デッサンばかりを描いてきた。
物事において最も美しいのは、存在でも、大きさでも、色でもない。形だ。
余計な要素は要らない。
ただ、物によって異なる陰影を、歪むことのない他者との境界を、描きたい。
だから、デッサンが好きだった。
影の中から輪郭を浮かび上がらせて、光を加えて、段々と、画面の中にその形ができていく。
あまりに美しいではないか。
無骨な黒鉛で引かれた線がまた、美しかった。
僅かにぼやけ、紙の表面に柔らかな黒を残していく鉛筆の音が好きなのだ。
線を描く度に丸くなる筆先も、削り直す時の木を削る感触も、微かに匂う確かな木の匂いも。

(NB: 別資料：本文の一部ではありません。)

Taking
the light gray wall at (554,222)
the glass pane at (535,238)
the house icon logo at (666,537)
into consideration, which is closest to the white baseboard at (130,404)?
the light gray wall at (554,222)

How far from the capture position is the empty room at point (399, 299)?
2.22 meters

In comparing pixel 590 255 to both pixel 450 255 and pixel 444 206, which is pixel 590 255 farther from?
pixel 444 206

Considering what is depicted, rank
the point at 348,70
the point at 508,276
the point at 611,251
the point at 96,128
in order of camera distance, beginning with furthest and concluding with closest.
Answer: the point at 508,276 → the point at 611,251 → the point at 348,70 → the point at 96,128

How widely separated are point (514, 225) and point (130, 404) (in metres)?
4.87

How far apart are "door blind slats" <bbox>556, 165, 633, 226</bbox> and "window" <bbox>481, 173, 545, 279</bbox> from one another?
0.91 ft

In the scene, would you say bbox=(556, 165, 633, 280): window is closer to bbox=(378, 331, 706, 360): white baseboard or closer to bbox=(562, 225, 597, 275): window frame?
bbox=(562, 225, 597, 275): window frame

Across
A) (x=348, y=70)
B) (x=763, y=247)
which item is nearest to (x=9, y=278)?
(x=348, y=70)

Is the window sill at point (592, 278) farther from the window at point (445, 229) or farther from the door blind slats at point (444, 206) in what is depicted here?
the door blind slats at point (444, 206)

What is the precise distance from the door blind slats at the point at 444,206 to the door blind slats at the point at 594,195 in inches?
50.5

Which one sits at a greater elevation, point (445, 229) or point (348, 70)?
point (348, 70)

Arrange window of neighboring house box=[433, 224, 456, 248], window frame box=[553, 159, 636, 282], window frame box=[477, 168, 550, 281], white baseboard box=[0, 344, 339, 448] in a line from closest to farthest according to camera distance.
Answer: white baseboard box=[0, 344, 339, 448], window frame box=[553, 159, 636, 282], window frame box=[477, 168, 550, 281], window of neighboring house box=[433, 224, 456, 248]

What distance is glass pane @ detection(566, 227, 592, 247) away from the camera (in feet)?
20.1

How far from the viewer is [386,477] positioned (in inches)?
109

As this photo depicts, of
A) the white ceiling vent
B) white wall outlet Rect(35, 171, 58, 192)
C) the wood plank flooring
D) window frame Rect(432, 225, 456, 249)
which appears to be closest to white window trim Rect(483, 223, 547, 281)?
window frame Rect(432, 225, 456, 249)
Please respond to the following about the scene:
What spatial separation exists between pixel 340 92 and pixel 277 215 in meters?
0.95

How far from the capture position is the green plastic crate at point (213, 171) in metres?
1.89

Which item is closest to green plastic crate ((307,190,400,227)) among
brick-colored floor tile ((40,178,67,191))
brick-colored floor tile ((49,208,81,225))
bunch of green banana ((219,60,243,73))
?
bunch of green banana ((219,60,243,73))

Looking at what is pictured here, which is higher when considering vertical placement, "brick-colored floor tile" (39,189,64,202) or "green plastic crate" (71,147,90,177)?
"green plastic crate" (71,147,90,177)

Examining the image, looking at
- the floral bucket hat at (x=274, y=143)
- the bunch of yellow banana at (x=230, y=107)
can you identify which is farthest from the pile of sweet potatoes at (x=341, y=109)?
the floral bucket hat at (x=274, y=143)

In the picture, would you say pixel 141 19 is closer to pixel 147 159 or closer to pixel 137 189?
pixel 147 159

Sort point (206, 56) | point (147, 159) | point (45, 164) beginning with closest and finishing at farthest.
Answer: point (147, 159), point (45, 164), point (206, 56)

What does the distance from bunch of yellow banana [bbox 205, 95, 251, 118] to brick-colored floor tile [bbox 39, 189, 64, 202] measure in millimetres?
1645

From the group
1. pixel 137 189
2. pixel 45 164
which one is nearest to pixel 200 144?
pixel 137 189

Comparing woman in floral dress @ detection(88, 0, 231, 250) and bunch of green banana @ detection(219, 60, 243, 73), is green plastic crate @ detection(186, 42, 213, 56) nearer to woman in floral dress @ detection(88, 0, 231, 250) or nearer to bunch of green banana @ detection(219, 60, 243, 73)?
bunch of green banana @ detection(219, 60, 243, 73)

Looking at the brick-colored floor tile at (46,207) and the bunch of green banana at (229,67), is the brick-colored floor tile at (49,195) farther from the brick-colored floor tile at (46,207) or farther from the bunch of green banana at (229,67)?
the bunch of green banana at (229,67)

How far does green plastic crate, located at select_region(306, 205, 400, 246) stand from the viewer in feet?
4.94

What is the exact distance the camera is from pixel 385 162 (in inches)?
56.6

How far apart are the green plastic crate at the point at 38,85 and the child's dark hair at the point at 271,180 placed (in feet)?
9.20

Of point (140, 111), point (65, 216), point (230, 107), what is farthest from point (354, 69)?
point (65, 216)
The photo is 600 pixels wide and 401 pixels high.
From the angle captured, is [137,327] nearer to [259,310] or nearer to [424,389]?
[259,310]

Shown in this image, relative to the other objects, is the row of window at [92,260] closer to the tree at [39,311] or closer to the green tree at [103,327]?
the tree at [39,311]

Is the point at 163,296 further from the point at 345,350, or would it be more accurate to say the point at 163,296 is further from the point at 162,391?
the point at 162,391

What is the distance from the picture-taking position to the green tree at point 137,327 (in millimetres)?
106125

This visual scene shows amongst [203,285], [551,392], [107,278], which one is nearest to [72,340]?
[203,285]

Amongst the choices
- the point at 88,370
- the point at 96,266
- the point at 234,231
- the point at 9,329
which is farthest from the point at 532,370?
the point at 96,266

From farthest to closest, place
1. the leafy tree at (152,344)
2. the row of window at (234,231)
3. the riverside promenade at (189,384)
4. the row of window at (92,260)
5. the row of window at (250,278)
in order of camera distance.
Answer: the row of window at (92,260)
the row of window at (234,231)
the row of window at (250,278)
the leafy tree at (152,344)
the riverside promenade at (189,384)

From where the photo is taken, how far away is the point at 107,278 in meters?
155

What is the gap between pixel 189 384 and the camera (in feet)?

デッサンというのは、絵画において最も完成された美しさだと、私は思っている。
そんな私には、気に食わない男がいた。
美大受験のための予備校で、いつも隣に座る男。能天気で、煩くて、とことん私とは趣味が違う。
奴はどうやら「天才」らしい。
筆運び、構図、正確性、独創性。どれを取っても飛び抜けていて、美大への現役合格も夢でないなんて持て囃されている。
ああ、嫌いだ。
物の形しか愛せない私は、もう何年浪人しているか分からないのに。
どうして、そんなに楽しそうに全てをこなせるのだ。
どうして、一枚の絵にそんな多様な色を使うのだ。
色は嫌いだ。私の、私だけの世界が、踏み壊されるような気がする。奴らはいとも容易く境界を滲ませ、私の愛する明確な形を曖昧にぼかしてしまう。
色を付けた絵は私には煩すぎる。派手で、眩しくて、吐き気さえ催す。
だから、デッサンばかりを描いてきたのに。
「ねぇねぇ、君の絵、僕が塗ってみてもいい?」
なんて、あまりに無垢に聞いてくるものだから、呆然としたまま頷いてしまった。
翌日渡された風景画は、やっぱり美しかった。
丁寧に水彩で塗り重ねられた色は、写真とは確実に違う独自の世界を描いていて、しかし見るものを惹きつける光がある。私には、到底描けない。
やっぱり、色は嫌いなのだ。
こんなにカラフルな色は、私には似合わない。私には、美しすぎて。
その日、私は筆を折った。彼には何も言わず、予備校を辞めた。
随分遅れた就活だったが、どこも人手不足の世界だ。少しまともぶっていれば、こんな年齢からだって就職先は決まった。
私の世界は、これでいい。デッサンと同じ、無機質な他者との境界だけがある白黒の世界。
彼の見たカラフルな世界は、どう足掻いたって私には見られないものだった。私には、到底届かない世界だ。
空だけが、ただ青く澄んでいた。